Document passage:
★ ★ ★ ★
SANTA MARIA, Calif. (AP) – Michael Jackson may be the defendant, but the pop star’s accuser and his mother were the ones essentially placed on trial during the defense case – the mother depicted as a star-stalking con artist, her son as a cunning schemer.

The defense rested its case in the child molestation trial Wednesday after three weeks of testimony that sought to portray Jackson as the victim of trumped-up charges lodged by a money-hungry mother.

A series of witnesses described her as a grifter and a welfare cheat who led her family to celebrities with tales of woe about her cancer-stricken son – with the goal of getting her hands on their money. The defense contends that the mother went to authorities only after she realized that the family’s days of living lavishly at Jackson’s expense were nearing an end.

The defense carried the image to its very last witness Wednesday, with comedian Chris Tucker testifying that he once warned Jackson to be wary of a mother and son he already had furnished with expensive gifts.

“I said, ‘Michael, something ain’t right,”‘ the star of the “Rush Hour” movies said. “Watch out.”

Prosecutors later began to call rebuttal witnesses. The jury could get the case by the middle of next week and begin deciding whether Jackson molested the 13-year-old boy at his Neverland ranch in February or March 2003.

Initially, the defense case was projected to last up to eight weeks, with a celebrity-studded witness list some 300 names long, including Elizabeth Taylor, Stevie Wonder and Kobe Bryant.

But only a few celebrities were called, among them Tucker, Jay Leno and Macaulay Culkin. Jackson did not take the stand, either, despite his lawyers’ hints at the start of the trial that he might do so.
★ ★ ★ ★
Record set:
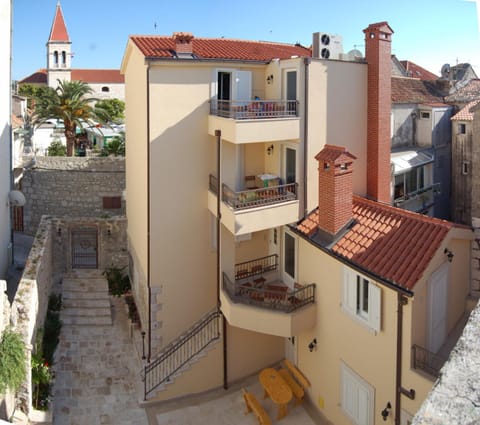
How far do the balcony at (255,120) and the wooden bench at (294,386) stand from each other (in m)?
7.65

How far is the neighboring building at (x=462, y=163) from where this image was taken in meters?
28.4

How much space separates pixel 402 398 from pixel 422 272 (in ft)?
9.66

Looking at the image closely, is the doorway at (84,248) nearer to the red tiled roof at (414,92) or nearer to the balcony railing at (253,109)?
the balcony railing at (253,109)

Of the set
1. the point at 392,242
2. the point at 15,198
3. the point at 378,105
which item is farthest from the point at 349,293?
the point at 15,198

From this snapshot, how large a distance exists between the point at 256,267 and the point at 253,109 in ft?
17.8

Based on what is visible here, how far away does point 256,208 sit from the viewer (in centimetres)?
1612

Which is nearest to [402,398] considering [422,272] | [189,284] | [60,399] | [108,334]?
[422,272]

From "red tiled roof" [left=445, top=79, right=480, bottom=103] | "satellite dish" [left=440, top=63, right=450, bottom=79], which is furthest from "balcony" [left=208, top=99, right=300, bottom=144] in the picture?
"satellite dish" [left=440, top=63, right=450, bottom=79]

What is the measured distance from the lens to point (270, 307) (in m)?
15.8

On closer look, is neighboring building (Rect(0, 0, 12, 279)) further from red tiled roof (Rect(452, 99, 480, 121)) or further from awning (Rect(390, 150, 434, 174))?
red tiled roof (Rect(452, 99, 480, 121))

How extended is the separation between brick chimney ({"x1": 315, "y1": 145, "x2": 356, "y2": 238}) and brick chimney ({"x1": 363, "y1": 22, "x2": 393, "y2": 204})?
12.6 feet

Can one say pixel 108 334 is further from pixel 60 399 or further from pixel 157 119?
pixel 157 119

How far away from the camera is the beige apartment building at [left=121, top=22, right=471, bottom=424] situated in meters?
15.1

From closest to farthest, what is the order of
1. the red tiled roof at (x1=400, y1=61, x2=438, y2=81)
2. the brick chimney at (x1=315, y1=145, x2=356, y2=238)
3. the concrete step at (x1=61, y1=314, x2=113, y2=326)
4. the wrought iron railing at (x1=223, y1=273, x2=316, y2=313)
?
the brick chimney at (x1=315, y1=145, x2=356, y2=238), the wrought iron railing at (x1=223, y1=273, x2=316, y2=313), the concrete step at (x1=61, y1=314, x2=113, y2=326), the red tiled roof at (x1=400, y1=61, x2=438, y2=81)
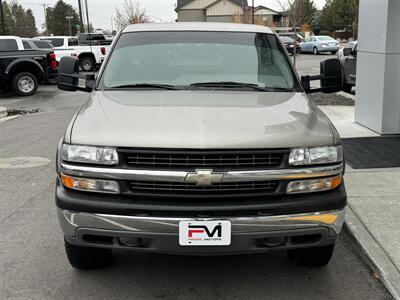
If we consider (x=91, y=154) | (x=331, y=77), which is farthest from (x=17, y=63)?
(x=91, y=154)

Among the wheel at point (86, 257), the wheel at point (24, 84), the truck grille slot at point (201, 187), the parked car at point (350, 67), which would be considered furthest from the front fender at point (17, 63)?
the truck grille slot at point (201, 187)

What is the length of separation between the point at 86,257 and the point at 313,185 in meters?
1.72

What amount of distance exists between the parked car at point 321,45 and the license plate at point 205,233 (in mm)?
37596

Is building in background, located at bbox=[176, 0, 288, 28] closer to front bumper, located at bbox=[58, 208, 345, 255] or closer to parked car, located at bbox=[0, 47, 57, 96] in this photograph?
parked car, located at bbox=[0, 47, 57, 96]

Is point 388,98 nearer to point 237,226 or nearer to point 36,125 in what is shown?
point 237,226

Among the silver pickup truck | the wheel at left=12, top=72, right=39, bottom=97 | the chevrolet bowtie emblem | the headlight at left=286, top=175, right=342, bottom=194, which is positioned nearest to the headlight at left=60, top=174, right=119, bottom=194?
the silver pickup truck

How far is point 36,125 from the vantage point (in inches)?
444

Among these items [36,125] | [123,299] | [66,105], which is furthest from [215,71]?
[66,105]

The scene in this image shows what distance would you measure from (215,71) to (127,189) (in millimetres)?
1650

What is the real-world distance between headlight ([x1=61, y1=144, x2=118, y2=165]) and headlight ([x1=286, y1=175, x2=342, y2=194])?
3.61ft

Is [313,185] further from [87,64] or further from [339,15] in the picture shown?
[339,15]

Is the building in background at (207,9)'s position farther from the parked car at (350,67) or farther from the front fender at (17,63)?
the front fender at (17,63)

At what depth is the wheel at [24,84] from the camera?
54.1 ft

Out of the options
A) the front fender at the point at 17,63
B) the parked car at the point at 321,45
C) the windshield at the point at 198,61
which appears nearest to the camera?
the windshield at the point at 198,61
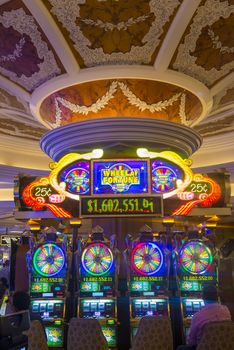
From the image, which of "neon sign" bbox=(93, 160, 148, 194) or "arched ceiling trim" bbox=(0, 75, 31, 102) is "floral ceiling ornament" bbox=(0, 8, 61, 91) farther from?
"neon sign" bbox=(93, 160, 148, 194)

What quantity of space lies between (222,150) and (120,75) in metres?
4.49

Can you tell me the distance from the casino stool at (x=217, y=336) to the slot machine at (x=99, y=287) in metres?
1.94

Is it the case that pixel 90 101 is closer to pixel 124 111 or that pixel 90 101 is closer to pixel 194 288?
pixel 124 111

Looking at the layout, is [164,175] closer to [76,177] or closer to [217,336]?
[76,177]

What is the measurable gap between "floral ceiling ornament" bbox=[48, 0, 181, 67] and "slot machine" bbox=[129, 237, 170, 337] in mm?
2611

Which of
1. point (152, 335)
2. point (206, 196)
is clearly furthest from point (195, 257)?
point (152, 335)

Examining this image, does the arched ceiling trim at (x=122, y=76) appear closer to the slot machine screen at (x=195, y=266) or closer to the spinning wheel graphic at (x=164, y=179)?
the spinning wheel graphic at (x=164, y=179)

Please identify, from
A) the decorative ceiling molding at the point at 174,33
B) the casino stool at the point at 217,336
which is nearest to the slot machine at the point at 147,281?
the casino stool at the point at 217,336

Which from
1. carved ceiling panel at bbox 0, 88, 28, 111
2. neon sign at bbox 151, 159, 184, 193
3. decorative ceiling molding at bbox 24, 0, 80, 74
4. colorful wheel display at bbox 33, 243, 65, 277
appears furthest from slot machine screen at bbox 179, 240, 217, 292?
carved ceiling panel at bbox 0, 88, 28, 111

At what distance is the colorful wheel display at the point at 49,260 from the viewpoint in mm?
5578

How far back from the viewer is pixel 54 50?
157 inches

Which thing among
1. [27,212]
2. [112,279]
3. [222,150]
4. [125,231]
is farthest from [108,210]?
[222,150]

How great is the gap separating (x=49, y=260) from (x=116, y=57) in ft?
9.91

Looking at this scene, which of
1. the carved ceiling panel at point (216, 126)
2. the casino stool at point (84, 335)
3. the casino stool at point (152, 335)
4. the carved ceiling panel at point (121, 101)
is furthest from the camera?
the carved ceiling panel at point (216, 126)
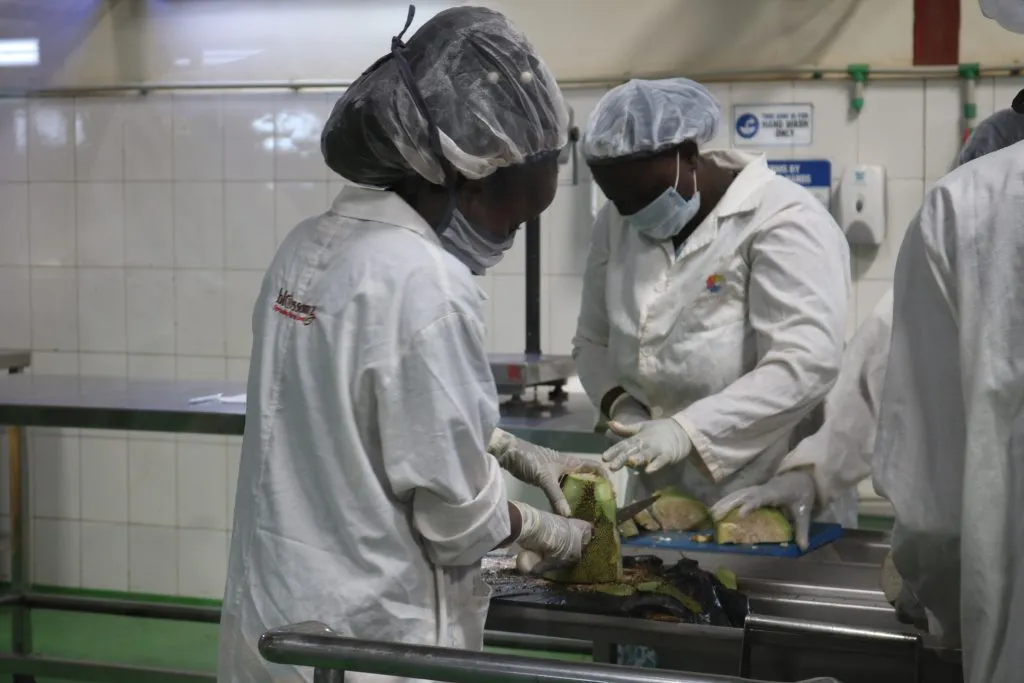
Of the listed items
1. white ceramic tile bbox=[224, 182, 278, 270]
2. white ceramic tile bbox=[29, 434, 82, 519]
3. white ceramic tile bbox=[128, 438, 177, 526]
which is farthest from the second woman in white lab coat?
white ceramic tile bbox=[29, 434, 82, 519]

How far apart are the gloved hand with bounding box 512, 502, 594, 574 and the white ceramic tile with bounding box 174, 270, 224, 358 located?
306 centimetres

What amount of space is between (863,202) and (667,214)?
1628 mm

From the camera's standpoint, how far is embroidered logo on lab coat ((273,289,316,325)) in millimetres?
1494

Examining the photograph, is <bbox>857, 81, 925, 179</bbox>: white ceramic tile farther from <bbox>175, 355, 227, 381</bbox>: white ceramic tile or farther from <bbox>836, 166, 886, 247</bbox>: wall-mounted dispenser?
<bbox>175, 355, 227, 381</bbox>: white ceramic tile

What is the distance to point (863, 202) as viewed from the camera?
156 inches

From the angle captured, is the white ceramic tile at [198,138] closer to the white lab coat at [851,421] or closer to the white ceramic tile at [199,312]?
the white ceramic tile at [199,312]

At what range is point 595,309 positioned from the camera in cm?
300

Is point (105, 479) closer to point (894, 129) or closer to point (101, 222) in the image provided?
point (101, 222)

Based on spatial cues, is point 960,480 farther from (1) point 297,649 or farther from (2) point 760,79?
(2) point 760,79

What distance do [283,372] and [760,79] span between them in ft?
10.0

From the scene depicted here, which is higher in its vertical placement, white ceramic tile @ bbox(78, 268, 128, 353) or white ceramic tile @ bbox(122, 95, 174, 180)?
white ceramic tile @ bbox(122, 95, 174, 180)

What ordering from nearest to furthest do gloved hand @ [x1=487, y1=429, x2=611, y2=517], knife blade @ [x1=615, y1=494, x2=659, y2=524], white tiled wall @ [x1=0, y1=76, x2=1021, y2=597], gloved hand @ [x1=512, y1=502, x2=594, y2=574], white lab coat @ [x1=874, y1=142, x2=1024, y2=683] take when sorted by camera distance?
white lab coat @ [x1=874, y1=142, x2=1024, y2=683], gloved hand @ [x1=512, y1=502, x2=594, y2=574], gloved hand @ [x1=487, y1=429, x2=611, y2=517], knife blade @ [x1=615, y1=494, x2=659, y2=524], white tiled wall @ [x1=0, y1=76, x2=1021, y2=597]

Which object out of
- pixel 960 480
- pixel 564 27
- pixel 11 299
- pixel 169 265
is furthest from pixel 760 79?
pixel 11 299

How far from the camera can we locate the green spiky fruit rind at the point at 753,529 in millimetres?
2225
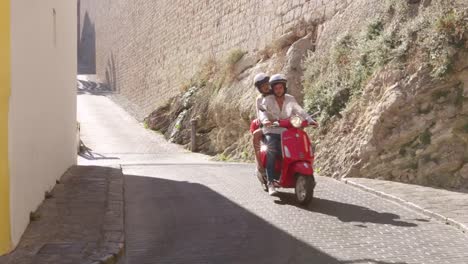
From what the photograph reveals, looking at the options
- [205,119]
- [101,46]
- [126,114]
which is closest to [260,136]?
[205,119]

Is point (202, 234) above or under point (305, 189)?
under

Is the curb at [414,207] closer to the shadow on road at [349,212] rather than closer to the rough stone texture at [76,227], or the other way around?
the shadow on road at [349,212]

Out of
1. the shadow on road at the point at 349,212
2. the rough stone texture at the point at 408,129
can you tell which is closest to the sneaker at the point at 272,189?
the shadow on road at the point at 349,212

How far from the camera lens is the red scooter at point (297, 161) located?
6656mm

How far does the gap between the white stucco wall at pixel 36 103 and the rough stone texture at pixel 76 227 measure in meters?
0.15

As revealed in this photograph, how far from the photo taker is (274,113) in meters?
7.35

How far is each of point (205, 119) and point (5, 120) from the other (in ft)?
42.0

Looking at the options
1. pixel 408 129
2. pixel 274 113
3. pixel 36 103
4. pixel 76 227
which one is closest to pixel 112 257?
pixel 76 227

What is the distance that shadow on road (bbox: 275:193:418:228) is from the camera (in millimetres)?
5933

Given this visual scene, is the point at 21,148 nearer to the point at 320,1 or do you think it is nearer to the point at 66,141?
the point at 66,141

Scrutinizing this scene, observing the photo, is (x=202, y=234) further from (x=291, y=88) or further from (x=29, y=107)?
(x=291, y=88)

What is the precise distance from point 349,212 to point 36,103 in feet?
10.8

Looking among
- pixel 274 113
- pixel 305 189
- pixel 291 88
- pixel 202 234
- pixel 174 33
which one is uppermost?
pixel 174 33

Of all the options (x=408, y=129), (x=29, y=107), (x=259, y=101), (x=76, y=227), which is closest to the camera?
(x=76, y=227)
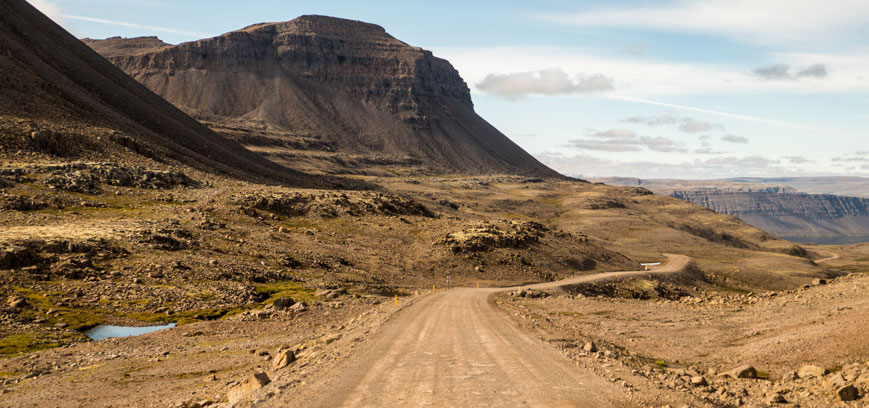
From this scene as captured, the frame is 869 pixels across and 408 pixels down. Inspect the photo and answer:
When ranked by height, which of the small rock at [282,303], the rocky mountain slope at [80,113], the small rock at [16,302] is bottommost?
the small rock at [282,303]

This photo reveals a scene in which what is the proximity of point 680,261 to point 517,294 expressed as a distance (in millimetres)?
74127

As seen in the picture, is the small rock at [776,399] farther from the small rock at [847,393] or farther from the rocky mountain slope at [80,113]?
the rocky mountain slope at [80,113]

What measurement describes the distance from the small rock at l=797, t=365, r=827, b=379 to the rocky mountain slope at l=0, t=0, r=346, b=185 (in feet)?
309

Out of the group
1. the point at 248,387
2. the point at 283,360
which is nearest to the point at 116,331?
the point at 283,360

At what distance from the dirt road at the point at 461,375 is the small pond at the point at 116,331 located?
19.7m

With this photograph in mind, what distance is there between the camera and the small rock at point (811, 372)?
814 inches

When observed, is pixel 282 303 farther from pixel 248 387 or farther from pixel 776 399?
pixel 776 399

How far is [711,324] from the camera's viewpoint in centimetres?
3416

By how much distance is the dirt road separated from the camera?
17516mm

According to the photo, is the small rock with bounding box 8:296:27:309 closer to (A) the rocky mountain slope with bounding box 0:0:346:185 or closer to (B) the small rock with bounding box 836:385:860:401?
(B) the small rock with bounding box 836:385:860:401

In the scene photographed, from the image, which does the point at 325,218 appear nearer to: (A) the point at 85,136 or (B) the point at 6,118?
(A) the point at 85,136

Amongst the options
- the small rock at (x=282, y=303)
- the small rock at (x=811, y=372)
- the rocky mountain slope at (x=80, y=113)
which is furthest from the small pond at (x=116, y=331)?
the rocky mountain slope at (x=80, y=113)

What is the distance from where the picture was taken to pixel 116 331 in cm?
3869

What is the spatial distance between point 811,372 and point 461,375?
13299mm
★ ★ ★ ★
Task instructions:
a) In the Jackson trial article, restate word for word the passage from "The defense rested" to "with expensive gifts.".
b) According to the Jackson trial article, how long was the defense case first expected to last?

Responses for each task:
a)
The defense rested its case in the child molestation trial Wednesday after three weeks of testimony that sought to portray Jackson as the victim of trumped-up charges lodged by a money-hungry mother.

A series of witnesses described her as a grifter and a welfare cheat who led her family to celebrities with tales of woe about her cancer-stricken son – with the goal of getting her hands on their money. The defense contends that the mother went to authorities only after she realized that the family’s days of living lavishly at Jackson’s expense were nearing an end.

The defense carried the image to its very last witness Wednesday, with comedian Chris Tucker testifying that he once warned Jackson to be wary of a mother and son he already had furnished with expensive gifts.

b) Up to eight weeks.